--- EXTRACTED RECORDS Enclosed Below ---
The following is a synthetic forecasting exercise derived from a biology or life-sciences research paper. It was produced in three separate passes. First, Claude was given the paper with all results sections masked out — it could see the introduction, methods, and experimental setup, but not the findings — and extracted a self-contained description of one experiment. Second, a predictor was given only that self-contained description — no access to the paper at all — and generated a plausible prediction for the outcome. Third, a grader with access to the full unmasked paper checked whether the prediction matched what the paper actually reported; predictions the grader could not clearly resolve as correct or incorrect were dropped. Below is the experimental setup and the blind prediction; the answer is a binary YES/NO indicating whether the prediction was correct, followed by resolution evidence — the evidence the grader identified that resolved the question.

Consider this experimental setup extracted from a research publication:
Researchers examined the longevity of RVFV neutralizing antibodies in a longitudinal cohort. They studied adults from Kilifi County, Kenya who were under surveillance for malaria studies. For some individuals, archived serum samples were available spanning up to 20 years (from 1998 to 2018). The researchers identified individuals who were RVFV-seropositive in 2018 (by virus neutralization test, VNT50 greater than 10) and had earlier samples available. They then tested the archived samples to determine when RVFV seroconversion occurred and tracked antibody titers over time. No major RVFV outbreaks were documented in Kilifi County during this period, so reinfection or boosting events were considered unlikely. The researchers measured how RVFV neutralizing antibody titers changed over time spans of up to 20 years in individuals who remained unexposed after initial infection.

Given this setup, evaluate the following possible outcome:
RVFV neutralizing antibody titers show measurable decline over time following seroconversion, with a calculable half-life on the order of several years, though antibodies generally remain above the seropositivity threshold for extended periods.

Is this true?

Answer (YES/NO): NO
--- End of Enclosed EXTRACTED RECORDS ---
--- EXTRACTED RECORDS Enclosed Below ---
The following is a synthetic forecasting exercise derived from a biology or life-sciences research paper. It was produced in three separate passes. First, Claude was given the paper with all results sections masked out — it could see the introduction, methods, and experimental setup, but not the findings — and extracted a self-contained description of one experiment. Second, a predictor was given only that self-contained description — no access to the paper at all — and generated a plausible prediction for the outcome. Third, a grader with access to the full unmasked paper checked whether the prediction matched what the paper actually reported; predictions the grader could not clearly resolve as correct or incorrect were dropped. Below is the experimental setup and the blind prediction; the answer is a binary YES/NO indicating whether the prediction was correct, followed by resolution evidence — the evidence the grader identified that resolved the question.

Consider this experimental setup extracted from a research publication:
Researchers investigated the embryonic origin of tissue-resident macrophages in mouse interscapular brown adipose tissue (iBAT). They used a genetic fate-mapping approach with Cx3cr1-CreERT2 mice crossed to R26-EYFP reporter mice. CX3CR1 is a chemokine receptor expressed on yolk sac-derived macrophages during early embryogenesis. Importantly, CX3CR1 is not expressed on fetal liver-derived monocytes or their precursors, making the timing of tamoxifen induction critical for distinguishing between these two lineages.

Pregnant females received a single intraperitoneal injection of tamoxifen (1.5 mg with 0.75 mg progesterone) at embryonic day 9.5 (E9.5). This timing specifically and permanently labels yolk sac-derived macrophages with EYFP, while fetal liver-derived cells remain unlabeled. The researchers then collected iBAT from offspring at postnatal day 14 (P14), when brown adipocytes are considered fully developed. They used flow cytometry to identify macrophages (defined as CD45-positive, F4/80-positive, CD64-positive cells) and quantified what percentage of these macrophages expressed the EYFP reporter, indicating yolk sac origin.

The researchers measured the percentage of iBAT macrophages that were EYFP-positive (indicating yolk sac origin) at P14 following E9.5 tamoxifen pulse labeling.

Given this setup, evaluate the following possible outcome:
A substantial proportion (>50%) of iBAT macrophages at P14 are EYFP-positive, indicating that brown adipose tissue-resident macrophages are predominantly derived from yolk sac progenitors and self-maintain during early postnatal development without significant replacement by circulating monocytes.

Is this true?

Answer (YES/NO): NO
--- End of Enclosed EXTRACTED RECORDS ---
▸ TASK OBJECTIVE
Copy each line from the data that features the string "over".

▸ REPLY TO THE EXERCISE
Researchers examined the longevity of RVFV neutralizing antibodies in a longitudinal cohort. They studied adults from Kilifi County, Kenya who were under surveillance for malaria studies. For some individuals, archived serum samples were available spanning up to 20 years (from 1998 to 2018). The researchers identified individuals who were RVFV-seropositive in 2018 (by virus neutralization test, VNT50 greater than 10) and had earlier samples available. They then tested the archived samples to determine when RVFV seroconversion occurred and tracked antibody titers over time. No major RVFV outbreaks were documented in Kilifi County during this period, so reinfection or boosting events were considered unlikely. The researchers measured how RVFV neutralizing antibody titers changed over time spans of up to 20 years in individuals who remained unexposed after initial infection.
RVFV neutralizing antibody titers show measurable decline over time following seroconversion, with a calculable half-life on the order of several years, though antibodies generally remain above the seropositivity threshold for extended periods.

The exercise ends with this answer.